Les indicateurs de la Banque centrale de Tunisie et de l’Institut national de la statistique dessinent certes une situation moins critique qu’en 2023 ou 2024. Les tensions inflationnistes se sont atténuées, les recettes touristiques progressent et les réserves en devises bénéficient de cet apport. Mais cette amélioration comptable peine à franchir la porte des ménages. Après plusieurs années de hausse des prix, le pouvoir d’achat reste laminé et la décrue de l’inflation ne signifie nullement un retour des prix à leur niveau antérieur.
Le tourisme constitue l’une des rares véritables respirations. Les visiteurs reviennent, les devises également. Une performance bienvenue, mais qui souligne cruellement le problème : quinze ans après la révolution de 2011, la Tunisie peine toujours à reconstruire un moteur productif suffisamment puissant pour tirer durablement la croissance. L’investissement privé reste faible et la désindustrialisation engagée depuis 2011 n’a jamais réellement été inversée.

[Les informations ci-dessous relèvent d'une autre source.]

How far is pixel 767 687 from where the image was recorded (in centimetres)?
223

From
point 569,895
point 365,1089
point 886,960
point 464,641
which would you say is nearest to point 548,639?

Le marché du travail raconte la même histoire. Le chômage demeure particulièrement lourd chez les jeunes diplômés, tandis que les régions de l’intérieur restent enfermées dans le sous-emploi et la précarité. Quinze ans après le soulèvement qui avait précisément éclaté sur fond de chômage, d’inégalités territoriales et d’absence de perspectives, le rééquilibrage promis reste largement inachevé.
Le paradoxe tunisien devient ainsi brutal : les tableaux macroéconomiques commencent à respirer, tandis qu’une partie de la société continue d’étouffer. Les ménages arbitrent leurs dépenses, l’accès au logement reste difficile et le marché du travail demeure incapable d’absorber suffisamment de nouveaux actifs.
À cette fragilité s’ajoute l’impasse du financement. Le pouvoir de Kaïs Saïed défend une ligne de souveraineté économique et refuse plusieurs conditions associées aux négociations avec le Fonds monétaire international (FMI). Politiquement, le discours permet de rejeter l’image de réformes dictées de l’extérieur. Économiquement, il ne répond pas à une question beaucoup plus terre-à-terre : avec quelles ressources financer durablement les besoins budgétaires et l’investissement ?
La Tunisie a peut-être éloigné le spectre de l’urgence financière absolue, mais elle n’a pas réglé son problème de fond. Tourisme, transferts de la diaspora et ralentissement de l’inflation offrent de l’oxygène. Ils ne remplacent ni l’investissement productif, ni les emplois, ni les réformes structurelles.
La stabilisation existe dans certains indicateurs. Pour une partie des Tunisiens, elle reste surtout une statistique qu’ils ne voient toujours pas dans leur portefeuille.